**WHAT TO WORK ON**
a) Render this sentence from the oil and gas strategy text in Spanish: "Royalty interests have few operational liabilities because they do not participate in operating activities and do not bear production or development costs."
b) Carry on the oil and gas strategy text from where it stops, in the same style.

**SOURCE TEXT**
================

Increasing Production and Reserves. A principal component of the Company's
strategy is to increase production and reserves through aggressive management of
operations and low-risk development. The Company believes that its principal
properties possess geologic and reservoir characteristics that make them well
suited for production increases through drilling and other development programs.
The Company has generated an inventory of approximately 1,500 potential
drilling locations for this program. Additionally, the Company reviews
operations and mechanical data on operated properties to determine if actions
can be taken to reduce operating costs or increase production. Such actions
include installing, repairing and upgrading lifting equipment, redesigning
downhole equipment to improve production from different zones, modifying
gathering and other surface facilities and conducting restimulations and
recompletions. The Company may also initiate, upgrade or revise existing
secondary recovery operations.

Exploration Activities. During 2001, the Company plans to focus on
exploration projects that are near currently owned productive fields and have
the potential to add substantially to proved reserves and cash flow. The
Company believes that it can prudently and successfully add growth potential
through exploratory activities given improved technology, its experienced
technical staff and its expanded base of operations. The Company has allocated
approximately $10 million of its $250 million 2001 development budget for
exploration activities.

Experienced Management and Technical Staff. Most senior management and
technical staff have worked together for over 20 years and have substantial
experience in the Company's core operating areas. Bob R. Simpson and Steffen E.
Palko, co-founders of the Company, were previously executive officers of
Southland Royalty Company, one of the largest U.S. independent oil and gas
producers prior to its acquisition by Burlington Northern, Inc. in 1985.

Other Strategies. The Company may also acquire working interests in
producing properties that it will not operate if such interests otherwise meet
its acquisition criteria. The Company attempts to acquire nonoperated interests
in fields where the operators have a significant interest to protect. The
Company may also acquire nonoperated interests in order to ultimately accumulate
sufficient ownership interests to operate the properties. The Company attempts
to acquire nonoperated interests with potential undeveloped reserves that will
be exploited by the operator.

The Company also attempts to acquire a portion of its reserves as royalty
interests. Royalty interests have few operational liabilities because they do
not participate in operating activities and do not bear production or
development costs.

================

**DATA PROVIDED**
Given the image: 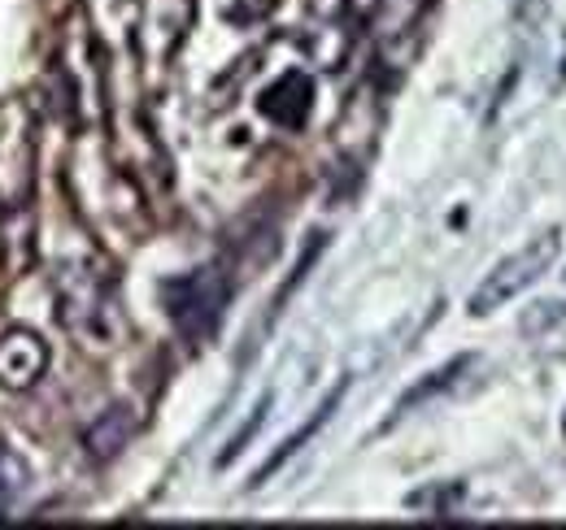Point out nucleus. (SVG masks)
Listing matches in <instances>:
<instances>
[{"mask_svg": "<svg viewBox=\"0 0 566 530\" xmlns=\"http://www.w3.org/2000/svg\"><path fill=\"white\" fill-rule=\"evenodd\" d=\"M132 435H136L132 409H127V404H109V409L83 431V453H87L92 462H114V457L132 444Z\"/></svg>", "mask_w": 566, "mask_h": 530, "instance_id": "nucleus-6", "label": "nucleus"}, {"mask_svg": "<svg viewBox=\"0 0 566 530\" xmlns=\"http://www.w3.org/2000/svg\"><path fill=\"white\" fill-rule=\"evenodd\" d=\"M280 9V0H231V13L240 18V22H262V18H271Z\"/></svg>", "mask_w": 566, "mask_h": 530, "instance_id": "nucleus-10", "label": "nucleus"}, {"mask_svg": "<svg viewBox=\"0 0 566 530\" xmlns=\"http://www.w3.org/2000/svg\"><path fill=\"white\" fill-rule=\"evenodd\" d=\"M22 491H27V465H22V457L0 435V518L13 513V505H18Z\"/></svg>", "mask_w": 566, "mask_h": 530, "instance_id": "nucleus-9", "label": "nucleus"}, {"mask_svg": "<svg viewBox=\"0 0 566 530\" xmlns=\"http://www.w3.org/2000/svg\"><path fill=\"white\" fill-rule=\"evenodd\" d=\"M340 400H345V383H340V388H336L332 396H327V400H323V404H318V413H314V417H310V422H305V426H301L296 435H287V439H283V448H280V453H275L271 462L262 465V474H258V483H266V478H271V474H275V469H280V465L287 462V457H292V453H301V448H305V444H310V439H314V435H318V431L327 426V417H332V409H336Z\"/></svg>", "mask_w": 566, "mask_h": 530, "instance_id": "nucleus-8", "label": "nucleus"}, {"mask_svg": "<svg viewBox=\"0 0 566 530\" xmlns=\"http://www.w3.org/2000/svg\"><path fill=\"white\" fill-rule=\"evenodd\" d=\"M35 183V123L27 105L0 109V204H22Z\"/></svg>", "mask_w": 566, "mask_h": 530, "instance_id": "nucleus-3", "label": "nucleus"}, {"mask_svg": "<svg viewBox=\"0 0 566 530\" xmlns=\"http://www.w3.org/2000/svg\"><path fill=\"white\" fill-rule=\"evenodd\" d=\"M166 305H170V318L175 327L192 339H206L218 327L222 309H227V278L206 265V269H192L188 278H175L166 287Z\"/></svg>", "mask_w": 566, "mask_h": 530, "instance_id": "nucleus-4", "label": "nucleus"}, {"mask_svg": "<svg viewBox=\"0 0 566 530\" xmlns=\"http://www.w3.org/2000/svg\"><path fill=\"white\" fill-rule=\"evenodd\" d=\"M471 365H475V357H453L449 365L431 370V374H427V379L419 383V388H410L406 396L397 400V409H392V422H397V417H406V413H415V409H419L423 400L440 396V392H449V388H453V383L462 379V370H471Z\"/></svg>", "mask_w": 566, "mask_h": 530, "instance_id": "nucleus-7", "label": "nucleus"}, {"mask_svg": "<svg viewBox=\"0 0 566 530\" xmlns=\"http://www.w3.org/2000/svg\"><path fill=\"white\" fill-rule=\"evenodd\" d=\"M53 287H57V318L74 335L78 348L109 352L123 339V309L105 274L87 265H66L57 269Z\"/></svg>", "mask_w": 566, "mask_h": 530, "instance_id": "nucleus-1", "label": "nucleus"}, {"mask_svg": "<svg viewBox=\"0 0 566 530\" xmlns=\"http://www.w3.org/2000/svg\"><path fill=\"white\" fill-rule=\"evenodd\" d=\"M49 374V343L27 327L0 335V392H31Z\"/></svg>", "mask_w": 566, "mask_h": 530, "instance_id": "nucleus-5", "label": "nucleus"}, {"mask_svg": "<svg viewBox=\"0 0 566 530\" xmlns=\"http://www.w3.org/2000/svg\"><path fill=\"white\" fill-rule=\"evenodd\" d=\"M340 13H345L349 26H366L379 13V0H340Z\"/></svg>", "mask_w": 566, "mask_h": 530, "instance_id": "nucleus-11", "label": "nucleus"}, {"mask_svg": "<svg viewBox=\"0 0 566 530\" xmlns=\"http://www.w3.org/2000/svg\"><path fill=\"white\" fill-rule=\"evenodd\" d=\"M558 253H563V240H558V235H536L527 248L510 253L505 262H496L493 269H489V278L471 292V305H467V309H471L475 318L496 314L501 305H510L514 296H523L532 283H541V278L554 269Z\"/></svg>", "mask_w": 566, "mask_h": 530, "instance_id": "nucleus-2", "label": "nucleus"}]
</instances>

================

**TASK RESPONSES**
a) Las participaciones de regalías tienen pocas responsabilidades operativas porque no participan en las actividades operativas y no asumen costos de producción ni de desarrollo.

b)
Royalty Trusts. In December 1998, the Company created the Hugoton Royalty
Trust and sold 42.5% of the trust to the public in April and May 1999. An
additional 3.2% of the units were sold in 1999 and 2000, pursuant to an employee
incentive plan. Sales of royalty trust units allow the Company to more
efficiently capitalize its mature, lower growth properties. The Company may
create and sell interests in additional royalty trusts in the future.

3


Business Goals. In November 2000, the Company announced its strategic goal
for 2001of increasing gas production by 15%. This goal was updated in December
to 20% gas production growth for 2001 and 2002. In March 2001, the Company
announced goals for increasing proved reserves to 2.6 Tcfe at year-end 2001 and
3 Tcf equivalent at year-end 2002. To achieve these growth targets, the Company
plans to drill about 245 (178 net) wells and perform approximately 380 (271 net)
workovers and recompletions. The Company plans to reduce debt with operating
cash flow.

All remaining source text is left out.